地域ごとの感染リスク評価、重症化率や死亡率を重視へ

(ベトナム)

ハノイ発

2022年02月14日

ベトナム保健省は1月27 日、行政区ごとの新型コロナウイルス感染リスク評価に関する新基準を定めた決定218号(218/QD-BYT)を出した。国内のワクチン接種率上昇を受け、新規感染率よりも、重症化率や死亡率、医療体制の指標を重視する方針となった。

感染リスク評価は、2021年10月11日付の政府決議128号(128/NQ-CP)によって導入されたもので、各省・市の人民委員会が新型コロナウイルス流行下における事業活動規制を適用するための基準となる(2021年10月19日記事参照)。行政区ごとに、(1)感染割合、(2)ワクチン接種率、(3)医療体制の指標によって、感染リスクを4つのレベル(リスクが低い順にグリーン、イエロー、オレンジ、レッド)に分ける。

感染割合は、これまで新規感染率のみで評価されていたが、保健省決定218号では新たに酸素療法が必要な患者の割合(重症化率)が評価対象に加わった(添付資料表1参照)。また、新規感染率の基準値が緩和され、これまでよりも感染者数の増加を重視しないかたちとなった。

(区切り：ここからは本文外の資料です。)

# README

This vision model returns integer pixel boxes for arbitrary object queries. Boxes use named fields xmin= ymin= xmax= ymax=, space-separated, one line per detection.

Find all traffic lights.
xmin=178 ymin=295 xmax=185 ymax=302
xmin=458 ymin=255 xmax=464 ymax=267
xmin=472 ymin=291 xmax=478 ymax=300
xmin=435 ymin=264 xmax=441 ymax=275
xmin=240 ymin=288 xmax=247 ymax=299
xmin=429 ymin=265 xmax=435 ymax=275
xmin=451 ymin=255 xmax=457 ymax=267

ワクチン接種率は、これまで18歳以上の1回目接種率が基準になっていたが、新基準では2回以上のワクチン接種完了率が全人口の75%以上、高リスクグループ(注)の90%以上と定められた。

医療体制は、対応可能な感染者の割合、新型コロナウイルス対応病床率、集中治療室(ICU)病床率の3つの指標で評価する(添付資料表2参照)。

感染割合およびワクチン接種率、医療体制の評価を統合し、地域ごとの感染リスクのレベルが決められる(表3参照)。この際、死亡率が加味され、10万人当たりの1週間の死者数が6人を超えると、感染リスクのレベルが1つ上がる。

感染リスク評価の見直しにより、各地の感染リスクは緩和される方向に動いた。2月9日付のVNエクスプレスの報道によると、同日時点で全ての省・市の感染リスクがレベル1(グリーン)、レベル2(イエロー)にとどまっている。2月上旬の旧正月(テト)休暇で多くの人が移動をしたため、今後、感染が拡大する懸念はあるが、感染リスク評価の見直しにより、各地で事業活動規制適用の可能性が軽減することが期待される。

(注)高リスクグループには、50歳以上の人、基礎疾患のある人、免疫力が低下している人、妊婦が含まれる。